:: 文書の抜粋 ::
だんだん風越 2021年9月1日

学園説明会「”まざる”ってどういうこと?」(前編)

かぜのーと編集部
投稿者 | かぜのーと編集部

2021年9月1日

8月4日(水)、5日(木)、7日(土)にオンラインで学園説明会を開催しました

残念ながら今年もオンラインでの開催。今回は、私たちが大事にしたいと思っている『つくる』『まざる』『「  」になる』とは、あらためてどういうことか。実際に起きているエピソードをもとに、岩瀬(校長・園長)と本城(理事長)とスタッフが話をしました。

この記事では二日目、「”まざる”ってどういうこと?」で話された内容の一部を前編・後編にわけてお伝えします。前編の聴き手は、共同研究の一環で定期的に風越学園に訪問し「風越の教室に入ってみた」の書き手でもある赤木和重さん(神戸大学 准教授)です。

赤木

そもそもなぜ、”まざる”という言葉が開校前から大事なキーワードとして出てきたんでしょうか?

  
本城

学校の設立の準備をしている中で、哲学者・苫野一徳さんが提唱している「自由に生きる力と自由の相互承認の感度を育む」、それが公教育の役割だというところからスタートしています。そこを起点としていくつかキーとなるコンセプトを考えていきました。

 

2017年2月1日版の「大切にしたいこと」。2019年10月24日改訂。

 

本城

その過程で「まざる」の言葉の前に出てきたのが、「おなじからちがうへ、わけるからまざるへ」です。今までの学校や社会として、いろんなところで”おなじ”を大事にしていたり、いろんなところで”わける”を大事にしてきました。その結果、効率性は高まったかもしれないけれども、創造性やつながりが犠牲にされてきたところがあったんじゃないかと考えたからです。
:::
:: 提供データ ::
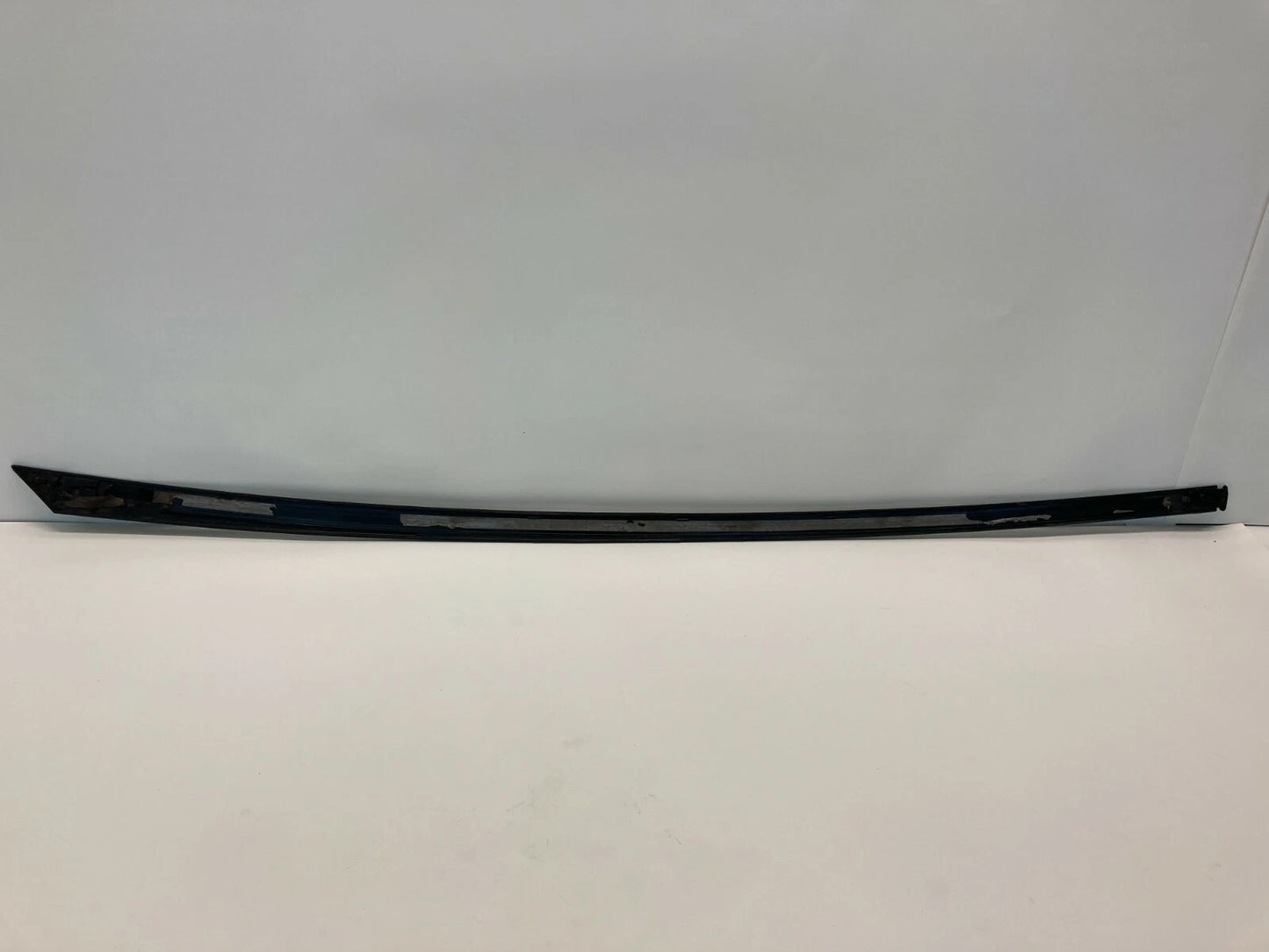 11-16 KIA OPTIMA SEDAN REAR RIGHT SIDE EXTERIOR UPPER DOOR FRAME MOLDING TRIM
:::
学園説明会の記事で、本城が「まざる」という言葉より前に出てきたと述べている表現は何ですか。

「おなじからちがうへ、わけるからまざるへ」です。